On Jun 22, 9:41 pm, Mark Finkle <mfin...@mozilla.com> wrote:
> There is plenty of work ahead to create a "web profile" for SQL, no doubt. In any case, I firmly believe that JS wrappers will be used over any form of SQL backend. Beyond convenience, those wrappers will also be used to mitigate incompatibilities - which will surely exist, even in my rosy future.

I loath to use the "experience" word, but do you have any idea what it
would take to create a useful "Web profile"? We would be sitting here
discussing it when my kindergartner enters high school.

On Jun 22, 10:29 pm, Dion Almaer <d...@mozilla.com> wrote:
> It personally feels too early to say either:
> - We shouldn't do SQL at all as it isn't "Webby" enough

While I haven't personally seen what "Webby" means, let me suggest the
following to it. To the best of my knowledge, no one has offered a
rebuttal to these:
1. SQL's transaction model doesn't match HTTP's idempotence and
failure tolerance,
2. Web deals with resources that have uniform identifiers, SQL's
identifiers are parochial
3. Typical hypertext design performs non-linear denormalization, SQL's
relational model favors normalization
4. Relational stores have been replicated successfully but never at
Web scale and not through "open standard" protocols

The fact that one developer or even a few were able to work around
these limitations in a closed way shouldn't mean too much to a
standards body.

> Maybe we can charge forward in a couple of dimensions?

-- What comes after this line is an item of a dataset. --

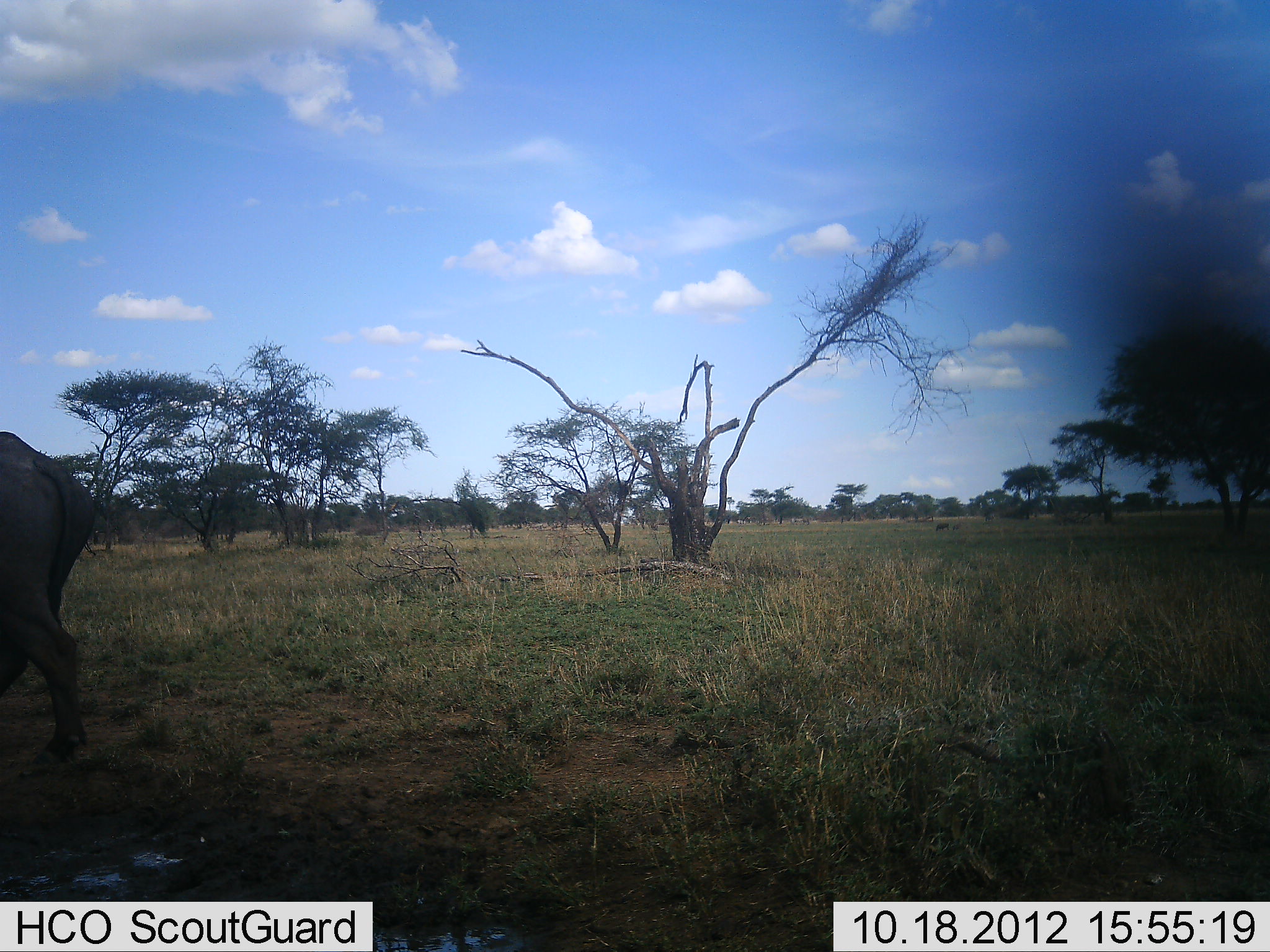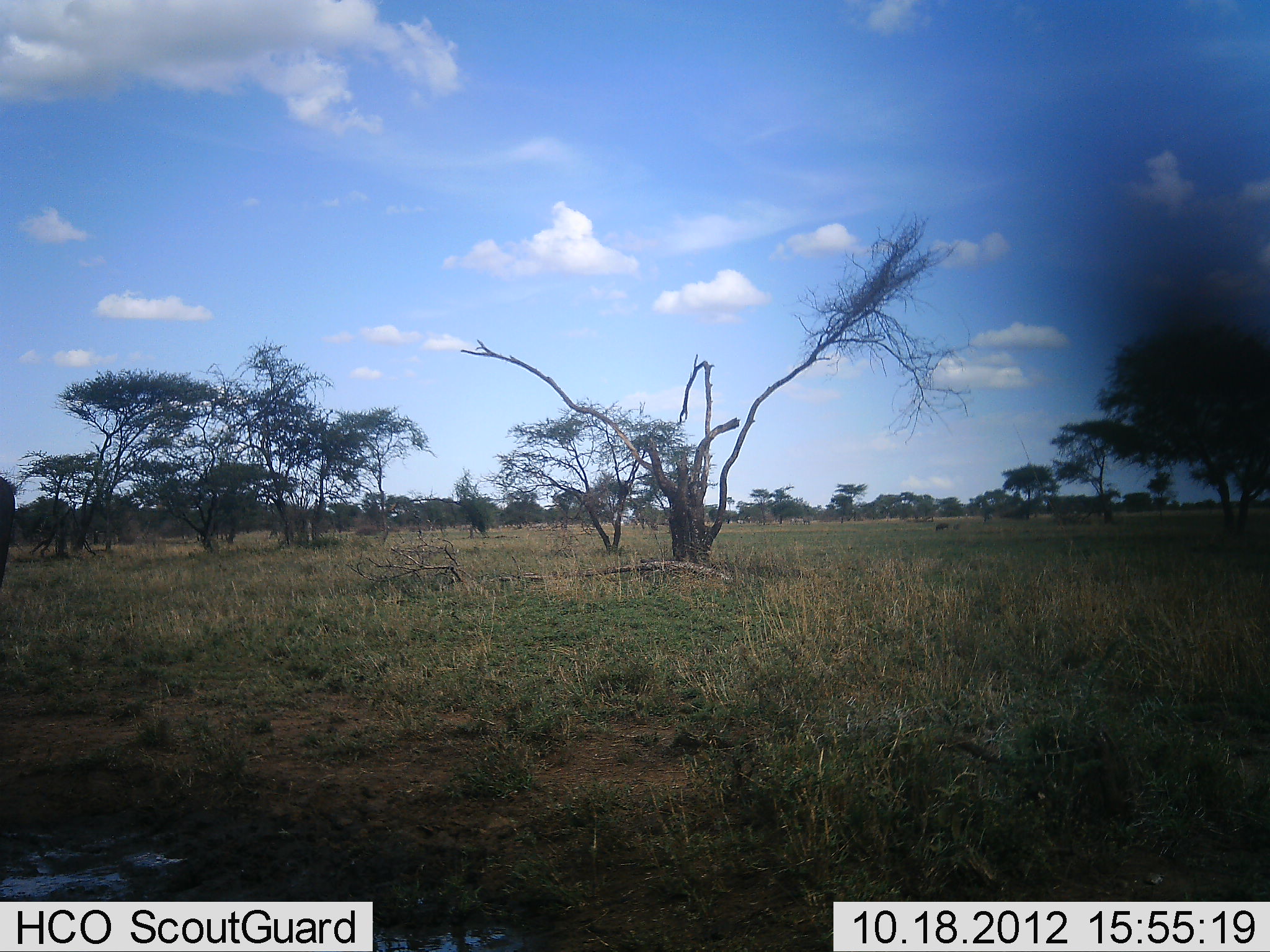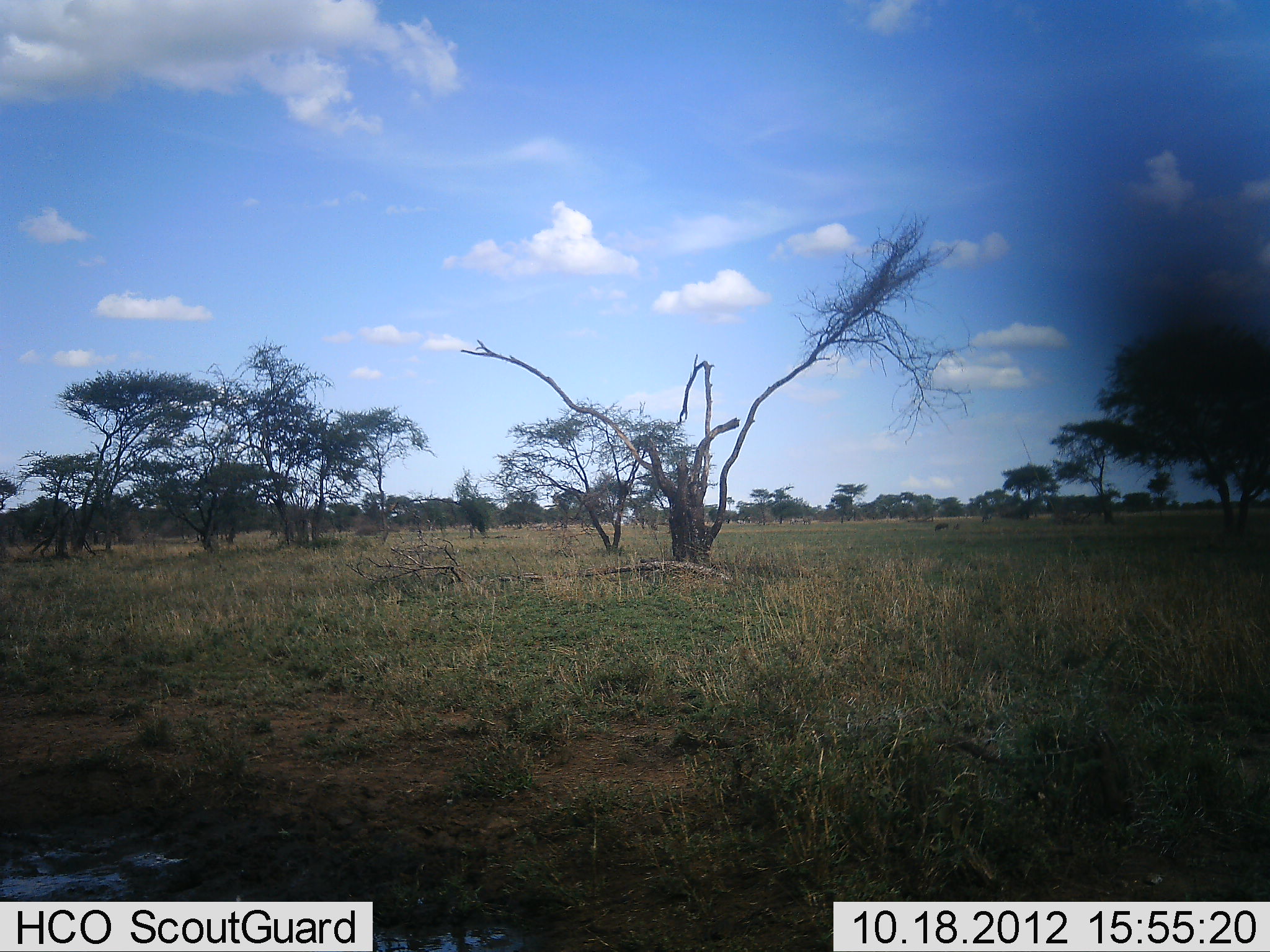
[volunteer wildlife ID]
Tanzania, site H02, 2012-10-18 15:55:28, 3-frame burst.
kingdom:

On Jun 23, 8:35 am, Jonas Sicking <jo...@sicking.cc> wrote:
> Is DB replication something that sites will want? One use case that
> keeps being brought up is offline gmail. I would not expect gmail to
> want to replicate the full mail database to the client simply because
> it's really large.
>
> Or is the idea to replicate only part of the database (sorry, i'm
> revealing my lack of DB knowledge here)
>
> However, if DB replication is something that we expect that people do
> want, then I agree it's great if synchronization is part of the
> specification and implementation.
>
> As others have said, we really need to collect use cases and requirements.

Jonas and I have had several conversations about off-line. At least he
confesses his expertise about SQL. Most of the WebApps WG stays mum on
this topic. Anyway, I have written up these use cases and requirements
in response to your previous requests [3a]

Here's one of my suggested dimensions. Instead of thinking about local
persistence, how about we think about off-line access to network data?
From my blog [4],

[[
There are probably two camps of developers interested in Web Storage -
one that develop local applications and another that develop offline-
ready applications. The first camp doesn't really care for the data
that lives on the server; it is just a back up of the data that lives
locally. The second camp has tons of data that is shared among users
and was previously only available in a connected mode. The first camp
probably doesn't deal with HTTP or REST abstractions for their data
but the second one has to deal with the HTTP interface to data as well
as situations in which offline access to that data is required.

For the second category, IMHO, it may be better to focus on getting
the right HTTP abstractions emulated locally for offline purposes.
]]

On Jun 22, 11:42 pm, Jonas Sicking <jo...@sicking.cc> wrote:
> My second concern is that if we standardize a SQL dialect, how much
> work will we have to do in order to exactly conform to that dialect.
> The prospect of even writing an SQL parser is not that exiting to me,
> much less if we have to implement parts of that dialect.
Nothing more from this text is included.